La respuesta nos la ofrece el escritor francés Fabricio Hadjadj, convertido del ateísmo: Hay que decir que mi predicación no es una necesidad para la salvación eterna de los no cristianos, puesto que Dios puede iluminarlos sin necesidad de mí. Pero Dios ha querido tener necesidad de mi predicación para que la vida de los no-creyentes se llene de sentido, ya desde ahora, al descubrir el maravilloso plan de amor para el cual todos hemos sido creados por Dios.

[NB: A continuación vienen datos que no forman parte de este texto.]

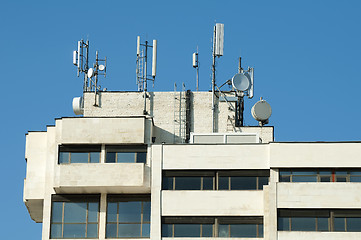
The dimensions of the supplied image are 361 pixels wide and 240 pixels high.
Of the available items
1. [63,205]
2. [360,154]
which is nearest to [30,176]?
[63,205]

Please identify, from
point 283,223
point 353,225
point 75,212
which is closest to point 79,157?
point 75,212

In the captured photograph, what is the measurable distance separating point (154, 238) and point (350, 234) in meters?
12.1

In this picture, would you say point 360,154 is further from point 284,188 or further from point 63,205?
point 63,205

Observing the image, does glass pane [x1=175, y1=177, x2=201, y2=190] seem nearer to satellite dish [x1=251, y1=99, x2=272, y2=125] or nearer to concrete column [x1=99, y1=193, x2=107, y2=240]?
concrete column [x1=99, y1=193, x2=107, y2=240]

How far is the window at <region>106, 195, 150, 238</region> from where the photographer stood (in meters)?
65.9

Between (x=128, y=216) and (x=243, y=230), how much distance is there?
24.4 ft

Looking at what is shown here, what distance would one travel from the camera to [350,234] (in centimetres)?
6334

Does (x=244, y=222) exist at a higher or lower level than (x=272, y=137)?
lower

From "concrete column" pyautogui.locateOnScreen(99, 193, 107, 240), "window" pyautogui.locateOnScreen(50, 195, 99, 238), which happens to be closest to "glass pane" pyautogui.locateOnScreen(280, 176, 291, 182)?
"concrete column" pyautogui.locateOnScreen(99, 193, 107, 240)

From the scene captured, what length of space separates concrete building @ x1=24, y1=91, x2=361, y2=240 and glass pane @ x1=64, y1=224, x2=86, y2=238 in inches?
2.5

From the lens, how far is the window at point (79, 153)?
66.8 m

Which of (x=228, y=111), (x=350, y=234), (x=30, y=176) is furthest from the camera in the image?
(x=228, y=111)

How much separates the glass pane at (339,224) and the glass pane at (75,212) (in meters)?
15.9

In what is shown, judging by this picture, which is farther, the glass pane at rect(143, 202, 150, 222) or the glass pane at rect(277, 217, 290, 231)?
the glass pane at rect(143, 202, 150, 222)
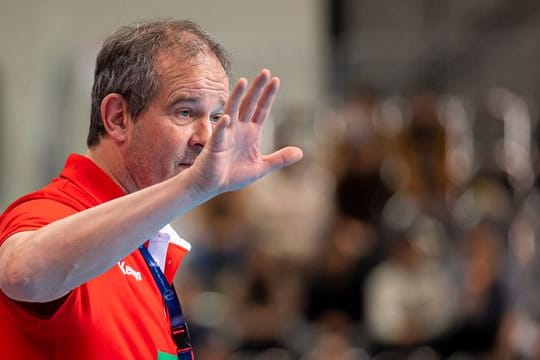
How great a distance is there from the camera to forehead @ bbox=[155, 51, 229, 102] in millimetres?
2508

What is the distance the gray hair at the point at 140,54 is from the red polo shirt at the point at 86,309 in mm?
210

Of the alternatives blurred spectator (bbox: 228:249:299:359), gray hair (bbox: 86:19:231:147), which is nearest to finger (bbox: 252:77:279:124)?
gray hair (bbox: 86:19:231:147)

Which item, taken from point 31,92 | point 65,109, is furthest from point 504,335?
point 31,92

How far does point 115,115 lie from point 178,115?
0.19 metres

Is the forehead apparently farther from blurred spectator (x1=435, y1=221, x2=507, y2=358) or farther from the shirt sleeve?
blurred spectator (x1=435, y1=221, x2=507, y2=358)

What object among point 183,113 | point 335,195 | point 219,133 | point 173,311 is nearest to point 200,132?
point 183,113

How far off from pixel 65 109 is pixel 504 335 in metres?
4.52

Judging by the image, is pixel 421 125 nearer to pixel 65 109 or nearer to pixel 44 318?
pixel 65 109

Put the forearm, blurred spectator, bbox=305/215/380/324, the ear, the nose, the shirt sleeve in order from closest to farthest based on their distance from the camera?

Si Dios llama a todos a la fe y a ser santos, es porque intenta infundirnos, ya desde ahora, una existencia más elevada y más dichosa.
Si a nosotros, con la ayuda de los sacramentos, nos cuesta ser fieles a Dios, ¿cuántos de los que no tienen esa ayuda permanecerán fieles a sus propias conciencias, para que efectivamente puedan salvarse? ¿Qué clase de vida llevarían en la tierra, si caminan a tientas en la oscuridad, sin conocer la Palabra de Dios, sin saber lo que nos espera después de la muerte, y sin conocer y experimentar el amor de Dios revelado en Jesucristo?
Lo que fundamenta la urgencia de evangelizar, no es el riesgo del infierno, sino la necesidad de que, ya en este mundo, todos lleven una vida feliz, conscientes de su altísima dignidad de imágenes de Dios, redimidos por Jesucristo, y llamados a la bienaventuranza eterna.
¿Dejaremos de ser misioneros por el hecho de que la salvación eterna es un don del Espíritu Santo y no un mérito de nuestra predicación? Absolutamente no. Es como si dijéramos: ¿Por qué molestarme en dar de comer al hambriento si, de todos modos, no se encuentra en estricto peligro de muerte? Puede ser cierto, pero no por eso permitiré que siga llevando una vida humanamente precaria.
Y precaria humana y espiritualmente es la vida de quienes no conocen a Jesucristo. Siendo que, al ser bautizados, nos incorporamos a Cristo, participamos en la vida divina, y somos hechos hijos de Dios. ¿Dejaremos a tantas personas privadas de la presencia del Espíritu Santo y del alimento de la Eucaristía? ¿Los dejaremos en la ignorancia, que sigan buscando a tientas, en medio de la oscuridad, cayendo con demasiada frecuencia, cuando podemos mostrarles la luz de Cristo que ha brillado ya en el mundo?
A la pregunta ¿Por qué la misión? Juan Pablo II responde: porque abrirse al amor de Dios constituye la verdadera liberación (Redeptoris Missio 11).